As she’d done many times in the past, she eyed Libby, marvelling at her pleasing appearance, so at odds with her peculiar ways. Delicately boned, her wrists so thin they seemed in danger of snapping in a good frost, her hair the lightest shade of gold and her skin so translucently pale, people had often said she looked like an angel. But the child’s ethereal appearance belied her resilience. Her ability to lift the heavy cast-iron cooking pots was testament to that. It wasn’t Libby’s physical condition that worried Sylvia. It was her fits and her inability to speak, her quick temper and, worst of all, her habit of seeing things.

Too many times for peace of mind, Libby had told them of seeing someone they’d later found had just passed away. And sometimes she seemed to know about things before they happened. Sylvia hugged her arms around her body, unable to suppress a shiver as she recalled the first time it had happened — when Libby had seen Donald MacKinnon.

Will looked up. ‘Aye, winter may nearly be over, but the nights are still chilly enough to seep into your bones,’ he commented, misinterpreting her tremors.

Libby moved from her father’s side and began collecting the plates from the table. Arnold Price smiled at her, but Libby’s face remained grave.

‘Not given to smiling much, is she?’ he remarked. ‘Ah … I mean she’s a solemn child …’ he corrected himself, seeing Will’s sudden frown.

‘She’s not had a lot to smile about,’ Will said abruptly. ‘It’s hard for the lass not being able to speak as well as she should.’

Sylvia had been about to protest that Libby had more to be thankful for than many — especially the way she was spoiled by her father. But Will’s frown changed her mind. He was a good man and slow to rile, but when he did, even Nipper, who trotted after him with slavish devotion, would disappear until her master’s mood lightened.

‘Life is not easy for her,’ she said instead.

‘Be careful with those eggs, Libby,’ Sylvia cautioned the next morning, checking her urge to take over and pack the fragile objects herself.

Libby, mouth pursed in concentration, took an egg from a basket, placed it in a cardboard box half-filled with sawdust, then scattered the sawdust around the egg. It seemed to Sylvia that she did so at an agonisingly slow pace. The eggs were destined for their neighbours, a mile up the road. New to the area, as yet they had no fowls of their own.

Sylvia turned and picked up the box lid, her petticoats and dress swishing as she did so. Distracted, Libby looked around, and dropped an egg on the floor.

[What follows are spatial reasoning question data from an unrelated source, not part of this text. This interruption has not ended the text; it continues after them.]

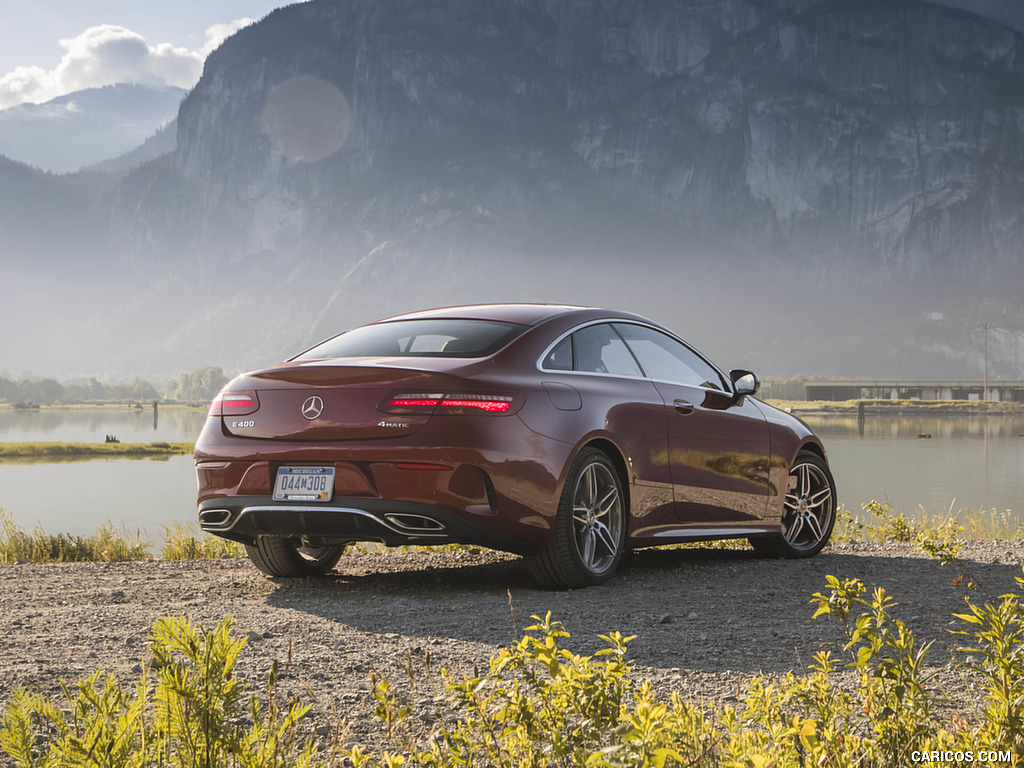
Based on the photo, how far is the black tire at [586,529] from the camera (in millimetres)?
4934

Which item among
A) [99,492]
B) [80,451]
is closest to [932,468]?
[99,492]

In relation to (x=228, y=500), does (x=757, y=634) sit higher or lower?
lower

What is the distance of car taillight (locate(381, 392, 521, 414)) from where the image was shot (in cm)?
461

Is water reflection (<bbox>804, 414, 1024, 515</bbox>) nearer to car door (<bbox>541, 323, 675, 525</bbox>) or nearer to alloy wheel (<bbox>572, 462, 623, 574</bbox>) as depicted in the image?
car door (<bbox>541, 323, 675, 525</bbox>)

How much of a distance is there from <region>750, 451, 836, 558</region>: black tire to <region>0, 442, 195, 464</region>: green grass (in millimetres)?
64687

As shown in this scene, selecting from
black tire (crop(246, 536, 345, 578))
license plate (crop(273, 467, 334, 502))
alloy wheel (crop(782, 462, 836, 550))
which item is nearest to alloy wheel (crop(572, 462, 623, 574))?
license plate (crop(273, 467, 334, 502))

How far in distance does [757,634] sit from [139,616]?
289cm

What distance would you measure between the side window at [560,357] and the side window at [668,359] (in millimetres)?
644

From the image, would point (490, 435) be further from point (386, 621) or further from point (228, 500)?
point (228, 500)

Sylvia groaned. Mishaps were inevitable with Libby.

‘I-I c-c-clean,’ Libby stuttered, kneeling, the tip of one of her long plaits, and the blue ribbon securing it, dipping into the egg yolk on the floor.

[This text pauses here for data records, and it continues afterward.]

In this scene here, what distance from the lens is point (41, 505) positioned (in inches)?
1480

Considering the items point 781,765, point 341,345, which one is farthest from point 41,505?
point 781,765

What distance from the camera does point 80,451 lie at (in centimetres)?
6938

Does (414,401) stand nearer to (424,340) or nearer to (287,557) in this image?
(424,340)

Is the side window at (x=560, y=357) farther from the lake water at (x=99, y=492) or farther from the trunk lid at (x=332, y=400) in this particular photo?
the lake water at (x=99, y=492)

‘Out of the way! I’ll do it myself.’

Sylvia shook her head in despair to see bright yellow stain the bib of her daughter’s previously spotless white apron. Lord only knew, it would have been so much quicker to do these chores herself, but Will insisted on her letting Libby help.

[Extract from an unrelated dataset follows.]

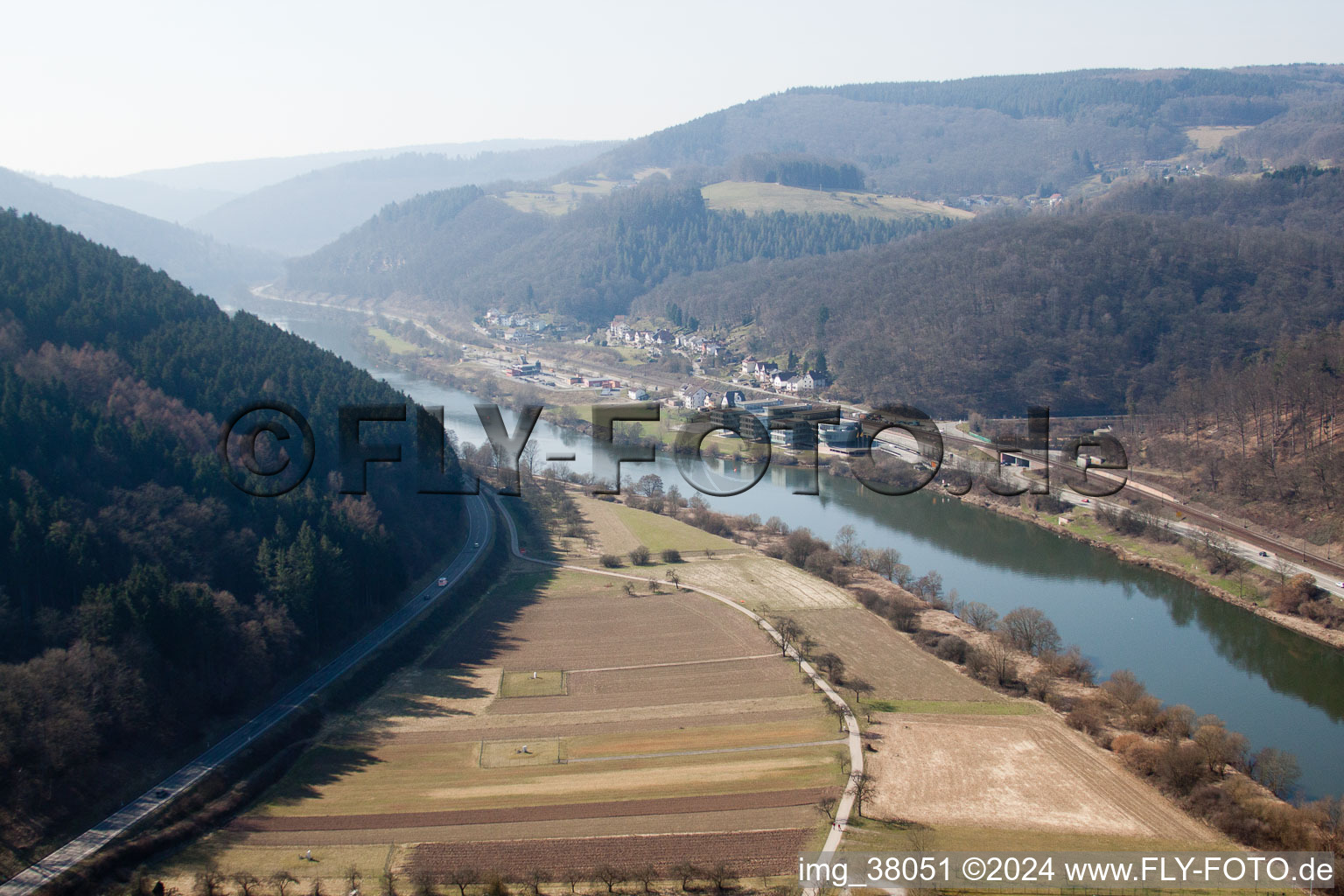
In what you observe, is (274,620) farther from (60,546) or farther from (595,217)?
(595,217)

‘How will she ever learn if you don’t teach her — help her and show her how these things are done?’ he always said when, impatient and at her wits’ end, Sylvia would move in to take over whatever task Libby had made a sow’s ear of.

He was right, of course, but if only he realised how much work the girl’s clumsiness caused. Every day at least one apron was dirtied. The new neighbour’s two daughters managed several days with one, sometimes a full week, so she’d told Sylvia yesterday when she’d come calling.

If there was a muddied puddle within a mile of Libby’s being, she would find it and, no matter her hems being above the tops of her boots, somehow or other she would manage to dirty them. Keeping Libby clean and tidy was a never-ending battle. Sylvia was forever drying and brushing the hem of the girl’s heavier Sunday dress, and washing her lighter cottons. Mostly, Sylvia managed to remain philosophical about Libby’s fits, her muteness and her odd ways, but sometimes, like now, the simplest mishap suddenly seemed too much to bear.

How different her life might have been if not for Libby’s accident.